(Entries taken from a collection)

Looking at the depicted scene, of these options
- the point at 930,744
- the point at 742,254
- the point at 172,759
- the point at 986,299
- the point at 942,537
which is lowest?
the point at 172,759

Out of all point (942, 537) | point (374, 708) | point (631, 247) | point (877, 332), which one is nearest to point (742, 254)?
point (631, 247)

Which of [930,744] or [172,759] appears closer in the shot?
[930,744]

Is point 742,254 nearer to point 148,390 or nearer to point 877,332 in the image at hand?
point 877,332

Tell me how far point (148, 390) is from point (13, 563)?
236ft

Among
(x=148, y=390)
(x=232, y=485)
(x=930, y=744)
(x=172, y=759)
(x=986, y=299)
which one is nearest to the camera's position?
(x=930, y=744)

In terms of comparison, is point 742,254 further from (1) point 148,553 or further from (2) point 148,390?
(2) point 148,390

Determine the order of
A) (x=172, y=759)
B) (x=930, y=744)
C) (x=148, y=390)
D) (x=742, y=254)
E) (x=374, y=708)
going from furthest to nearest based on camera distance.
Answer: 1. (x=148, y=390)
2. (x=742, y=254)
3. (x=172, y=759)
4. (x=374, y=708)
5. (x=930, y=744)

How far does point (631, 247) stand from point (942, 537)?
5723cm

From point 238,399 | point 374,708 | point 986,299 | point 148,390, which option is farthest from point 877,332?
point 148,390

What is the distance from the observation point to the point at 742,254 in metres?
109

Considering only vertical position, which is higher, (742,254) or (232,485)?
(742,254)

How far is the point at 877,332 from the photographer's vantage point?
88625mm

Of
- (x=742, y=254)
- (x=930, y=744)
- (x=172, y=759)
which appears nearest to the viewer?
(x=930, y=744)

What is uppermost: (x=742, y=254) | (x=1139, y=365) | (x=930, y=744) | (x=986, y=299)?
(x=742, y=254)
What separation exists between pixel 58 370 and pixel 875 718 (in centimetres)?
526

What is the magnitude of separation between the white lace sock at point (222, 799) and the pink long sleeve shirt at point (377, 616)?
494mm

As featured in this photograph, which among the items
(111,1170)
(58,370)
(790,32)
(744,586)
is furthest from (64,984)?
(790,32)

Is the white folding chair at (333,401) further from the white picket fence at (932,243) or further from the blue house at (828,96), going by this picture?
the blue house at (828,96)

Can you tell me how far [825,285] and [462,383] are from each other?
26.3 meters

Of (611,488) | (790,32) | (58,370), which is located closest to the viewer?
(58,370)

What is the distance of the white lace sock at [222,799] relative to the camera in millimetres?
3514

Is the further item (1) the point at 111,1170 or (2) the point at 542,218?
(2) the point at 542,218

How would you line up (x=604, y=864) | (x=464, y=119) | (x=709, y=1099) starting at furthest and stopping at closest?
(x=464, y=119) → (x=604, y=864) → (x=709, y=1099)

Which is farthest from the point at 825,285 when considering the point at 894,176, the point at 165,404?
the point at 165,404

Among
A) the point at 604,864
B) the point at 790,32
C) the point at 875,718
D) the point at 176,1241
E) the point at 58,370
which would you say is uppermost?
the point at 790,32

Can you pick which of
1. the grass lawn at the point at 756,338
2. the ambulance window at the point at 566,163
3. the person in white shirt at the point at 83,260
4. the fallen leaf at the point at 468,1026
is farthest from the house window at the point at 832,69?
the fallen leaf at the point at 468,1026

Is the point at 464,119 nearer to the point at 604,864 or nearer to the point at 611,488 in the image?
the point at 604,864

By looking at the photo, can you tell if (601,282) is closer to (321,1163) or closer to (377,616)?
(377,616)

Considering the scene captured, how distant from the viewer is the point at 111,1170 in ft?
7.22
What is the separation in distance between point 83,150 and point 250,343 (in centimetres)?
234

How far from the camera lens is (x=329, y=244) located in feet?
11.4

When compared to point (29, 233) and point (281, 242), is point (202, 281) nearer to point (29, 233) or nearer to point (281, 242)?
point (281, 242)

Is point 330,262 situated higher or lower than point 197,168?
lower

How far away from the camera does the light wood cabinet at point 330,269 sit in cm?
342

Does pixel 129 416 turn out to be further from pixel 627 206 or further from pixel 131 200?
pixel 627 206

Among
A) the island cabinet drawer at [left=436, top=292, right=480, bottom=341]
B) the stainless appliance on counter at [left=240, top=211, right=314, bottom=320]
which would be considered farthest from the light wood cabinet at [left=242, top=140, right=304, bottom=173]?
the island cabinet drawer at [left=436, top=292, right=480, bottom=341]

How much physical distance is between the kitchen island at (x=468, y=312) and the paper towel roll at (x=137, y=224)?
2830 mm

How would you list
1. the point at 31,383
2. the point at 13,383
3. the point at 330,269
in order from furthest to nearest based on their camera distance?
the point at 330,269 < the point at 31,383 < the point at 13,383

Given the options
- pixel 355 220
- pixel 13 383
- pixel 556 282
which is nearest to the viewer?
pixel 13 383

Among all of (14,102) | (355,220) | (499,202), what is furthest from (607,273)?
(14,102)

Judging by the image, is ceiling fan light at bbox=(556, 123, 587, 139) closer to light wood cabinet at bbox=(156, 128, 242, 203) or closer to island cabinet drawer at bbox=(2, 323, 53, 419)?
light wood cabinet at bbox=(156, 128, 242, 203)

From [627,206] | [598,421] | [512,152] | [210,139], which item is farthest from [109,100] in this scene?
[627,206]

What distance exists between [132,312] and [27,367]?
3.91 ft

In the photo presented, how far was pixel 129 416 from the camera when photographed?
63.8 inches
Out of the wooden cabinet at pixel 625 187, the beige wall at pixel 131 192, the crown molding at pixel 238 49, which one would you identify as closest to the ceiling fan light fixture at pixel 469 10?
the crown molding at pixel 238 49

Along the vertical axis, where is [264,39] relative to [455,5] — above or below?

> _Given problem_:
All of the records must be retyped exactly as they are.

> _Answer for the task_:
Looking at the depicted scene, of these options
- the point at 930,744
- the point at 742,254
- the point at 172,759
- the point at 986,299
- the point at 942,537
which is lowest?
the point at 172,759

Out of all point (942, 537) | point (374, 708) | point (631, 247) | point (877, 332), which one is nearest to point (742, 254)?
point (631, 247)

Which of [930,744] or [172,759] appears closer in the shot?
[930,744]

Is point 742,254 nearer to point 148,390 or nearer to point 877,332 in the image at hand?
point 877,332

Tell me how far point (148, 390) is from point (13, 563)?
236ft

Among
(x=148, y=390)
(x=232, y=485)
(x=930, y=744)
(x=172, y=759)
(x=986, y=299)
which one is nearest to the camera's position?
(x=930, y=744)

In terms of comparison, is point 742,254 further from (1) point 148,553 or further from (2) point 148,390?
(2) point 148,390

Determine the order of
A) (x=172, y=759)
B) (x=930, y=744)
C) (x=148, y=390)
D) (x=742, y=254)
E) (x=374, y=708)
going from furthest to nearest based on camera distance.
Answer: 1. (x=148, y=390)
2. (x=742, y=254)
3. (x=172, y=759)
4. (x=374, y=708)
5. (x=930, y=744)

How far does point (631, 247) stand from point (942, 537)?
5723cm

From point 238,399 | point 374,708 | point 986,299 | point 148,390, which option is farthest from point 877,332?
point 148,390

What is the distance from the observation point to the point at 742,254 in metres?
109

Considering only vertical position, which is higher, (742,254) or (232,485)?
(742,254)

How far is the point at 877,332 from the photographer's vantage point?
88625mm

Of
- (x=742, y=254)
- (x=930, y=744)
- (x=172, y=759)
which appears nearest to the viewer?
(x=930, y=744)

What is uppermost: (x=742, y=254) | (x=1139, y=365) | (x=930, y=744) | (x=986, y=299)?
(x=742, y=254)
What separation exists between pixel 58 370 and pixel 875 718 (in centimetres)?
526

What is the magnitude of separation between the white lace sock at point (222, 799) and the pink long sleeve shirt at point (377, 616)?
494mm

As featured in this photograph, which among the items
(111,1170)
(58,370)
(790,32)
(744,586)
is furthest from (64,984)?
(790,32)

Is the white folding chair at (333,401) further from the white picket fence at (932,243) or further from the blue house at (828,96), going by this picture?
the blue house at (828,96)

Can you tell me how far [825,285] and [462,383] are from each other?
26.3 meters

Of (611,488) | (790,32) | (58,370), which is located closest to the viewer?
(58,370)

What is the distance of the white lace sock at [222,799] relative to the camera in millimetres?
3514

Is the further item (1) the point at 111,1170 or (2) the point at 542,218?
(2) the point at 542,218

How would you line up (x=604, y=864) | (x=464, y=119) | (x=709, y=1099) starting at furthest and stopping at closest?
(x=464, y=119) → (x=604, y=864) → (x=709, y=1099)

Which is farthest from the point at 825,285 when considering the point at 894,176, the point at 165,404?
the point at 165,404

Among
A) the point at 604,864
B) the point at 790,32
C) the point at 875,718
D) the point at 176,1241
E) the point at 58,370
which would you say is uppermost?
the point at 790,32

Can you pick which of
1. the grass lawn at the point at 756,338
2. the ambulance window at the point at 566,163
3. the person in white shirt at the point at 83,260
4. the fallen leaf at the point at 468,1026
is farthest from the house window at the point at 832,69?
the fallen leaf at the point at 468,1026

Is the point at 464,119 nearer to the point at 604,864 or nearer to the point at 611,488 in the image?
the point at 604,864

By looking at the photo, can you tell if (601,282) is closer to (321,1163) or closer to (377,616)?
(377,616)

Considering the scene captured, how distant from the viewer is the point at 111,1170 in ft?
7.22
What is the separation in distance between point 83,150 and point 250,343 (in centimetres)?
234

How far from the camera lens is (x=329, y=244) located in feet?
11.4

When compared to point (29, 233) and point (281, 242), is point (202, 281) nearer to point (29, 233) or nearer to point (281, 242)?
point (281, 242)

Is point 330,262 situated higher or lower than point 197,168?
lower

How far away from the camera does the light wood cabinet at point 330,269 sit in cm?
342

Does pixel 129 416 turn out to be further from pixel 627 206 or further from pixel 131 200?
pixel 627 206

Among
A) the island cabinet drawer at [left=436, top=292, right=480, bottom=341]
B) the stainless appliance on counter at [left=240, top=211, right=314, bottom=320]
which would be considered farthest from the light wood cabinet at [left=242, top=140, right=304, bottom=173]?
the island cabinet drawer at [left=436, top=292, right=480, bottom=341]

How much physical distance is between the kitchen island at (x=468, y=312) and the paper towel roll at (x=137, y=224)?
2830 mm

How would you list
1. the point at 31,383
2. the point at 13,383
3. the point at 330,269
in order from furthest to nearest based on their camera distance?
the point at 330,269 < the point at 31,383 < the point at 13,383

Given the options
- pixel 355 220
- pixel 13 383
- pixel 556 282
which is nearest to the viewer?
pixel 13 383

Among all of (14,102) | (355,220) | (499,202), what is furthest from (607,273)?
(14,102)

Judging by the image, is ceiling fan light at bbox=(556, 123, 587, 139) closer to light wood cabinet at bbox=(156, 128, 242, 203) or closer to island cabinet drawer at bbox=(2, 323, 53, 419)?
light wood cabinet at bbox=(156, 128, 242, 203)

From [627,206] | [598,421] | [512,152] | [210,139], which item is farthest from [109,100] in this scene?
[627,206]

What distance exists between [132,312] and [27,367]?
3.91 ft

In the photo presented, how far was pixel 129 416 from the camera when photographed?
63.8 inches
Out of the wooden cabinet at pixel 625 187, the beige wall at pixel 131 192, the crown molding at pixel 238 49, which one would you identify as closest to the ceiling fan light fixture at pixel 469 10?
the crown molding at pixel 238 49

Along the vertical axis, where is [264,39] relative to [455,5] — above or below?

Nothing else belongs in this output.